Excerpted text
——

Note that because it tells SQL how to apply aggregate functions (like COUNT()), it doesn't make sense to use GROUP BY without an aggregate function. Similarly, if you have any GROUP BY clause, then all variables must be passed to either a

    GROUP BY command, or
    an aggregation function.

Consider the query below:

In [0]:
query_good = """
             SELECT parent, COUNT(id)
             FROM `bigquery-public-data.hacker_news.comments`
             GROUP BY parent
             """

Note that there are two variables: parent and id.

    parent was passed to a GROUP BY command (in GROUP BY parent), and
    id was passed to an aggregate function (in COUNT(id)).

And this query won't work, because the author column isn't passed to an aggregate function or a GROUP BY clause:


In [0]:
query_bad = """
            SELECT author, parent, COUNT(id)
            FROM `bigquery-public-data.hacker_news.comments`
            GROUP BY parent
            """

If make this error, you'll get the error message SELECT list expression references column (column's name) which is neither grouped nor aggregated at.

# Order By

ORDER BY is usually the last clause in your query, and it sorts the results returned by the rest of your query.

Notice that the rows are not ordered by the ID column. We can quickly remedy this with the query below.

In [0]:
query = '''
SELECT ID, Name, Animal
FROM `bigquery-public-data.pet_records.pets`
ORDER BY ID 
'''

You can reverse the order using the DESC argument (short for 'descending'). The next query sorts the table by the Animal column, where the values that are last in alphabetic order are returned first.

In [0]:
query = '''
SELECT ID, Name, Animal
FROM `bigquery-public-data.pet_records.pets`
ORDER BY Animal DESC
'''

# DATE and DATETIME



There are two ways that dates can be stored in BigQuery: as a DATE or as a DATETIME.

——

Stored data

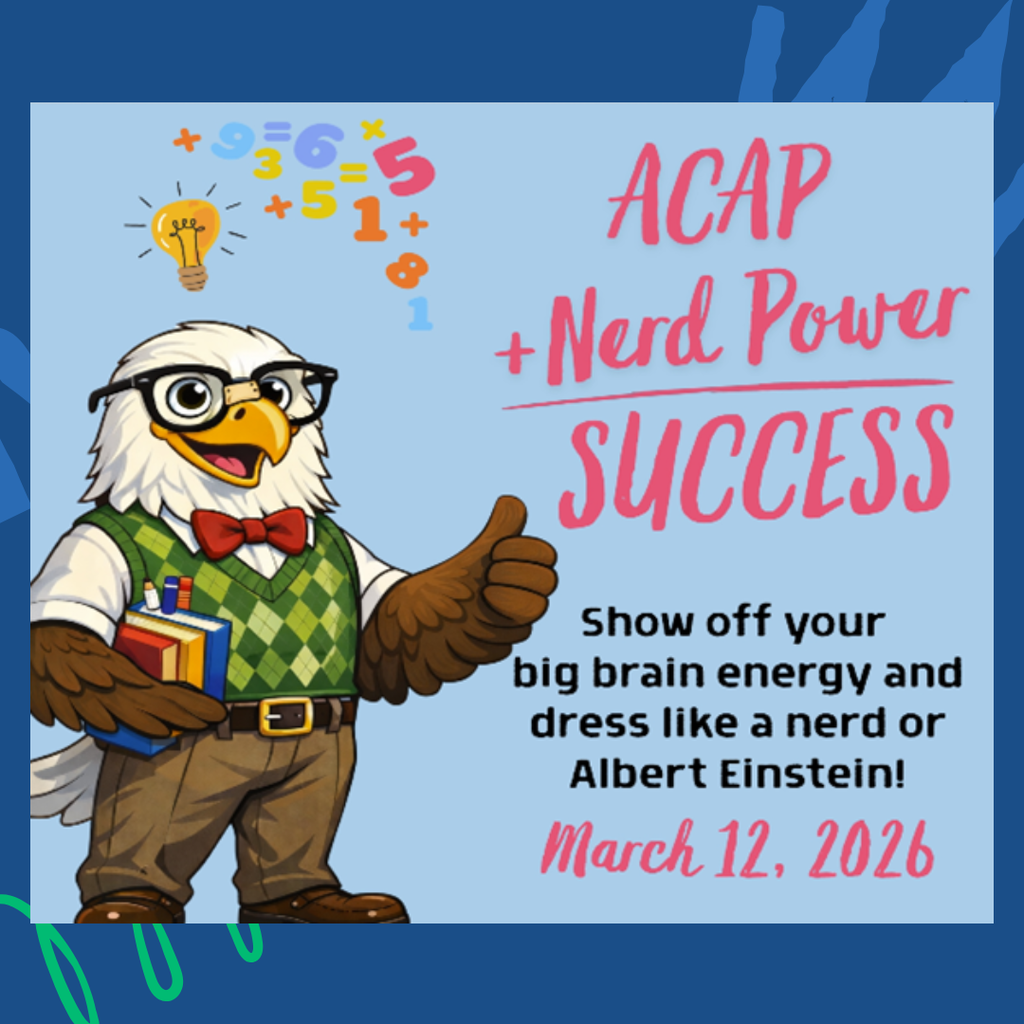 Graphic announcing ACAP pep rally- all information is located in the body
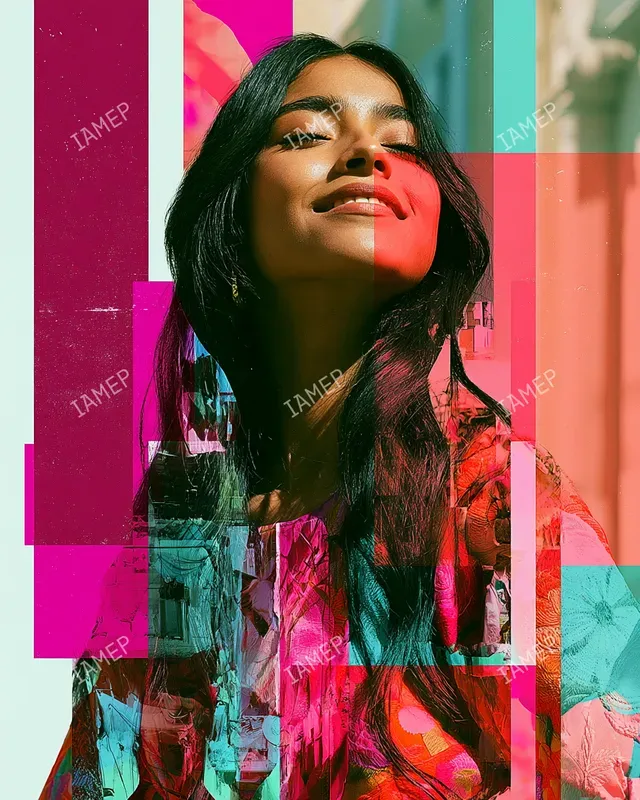 Vibrant Collage Portraits In Reds
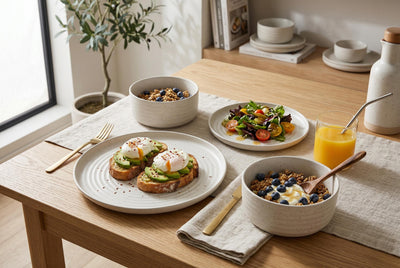 Rachel 12-Piece Stoneware Dinnerware Set, Service for 4  | Ensemble de Vaisselle Rachel 12 Morceaux en Gres, Service pour 4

——

Task instructions
Carry on the SQL tutorial on GROUP BY, ORDER BY and dates, starting right after its last sentence. The material comes from a different source than the SQL tutorial.

Answer to this problem
The DATE format has the year first, then the month, and then the day. It looks like this:  YYYY-[M]M-[D]D

YYYY: Four-digit year
[M]M: One or two digit month
[D]D: One or two digit day

So 2019-01-10 is interpreted as January 10, 2019.

The DATETIME format is like the date format ... but with time added at the end.

# Extract

To look at part of a date, like the year or the day : use EXTRACT

In [0]:
query = '''
SELECT Name, EXTRACT(DAY from Date) AS Day
FROM `bigquery-public-data.pet_records.pets_with_date`'''

SQL is very smart about dates, and we can ask for information beyond just extracting part of the cell. For example, this query returns one column with just the week in the year (between 1 and 53) for each date in the Date column:

In [0]:
query = '''
SELECT Name, EXTRACT(WEEK from Date) AS Week
FROM `bigquery-public-data.pet_records.pets_with_date`'''

You can find all the functions you can use with dates in BigQuery in this documentation under "Date and time functions" : 

https://cloud.google.com/bigquery/docs/reference/legacy-sql#datetimefunctions

## Example : determine how the number of accidents varies with the day of the week?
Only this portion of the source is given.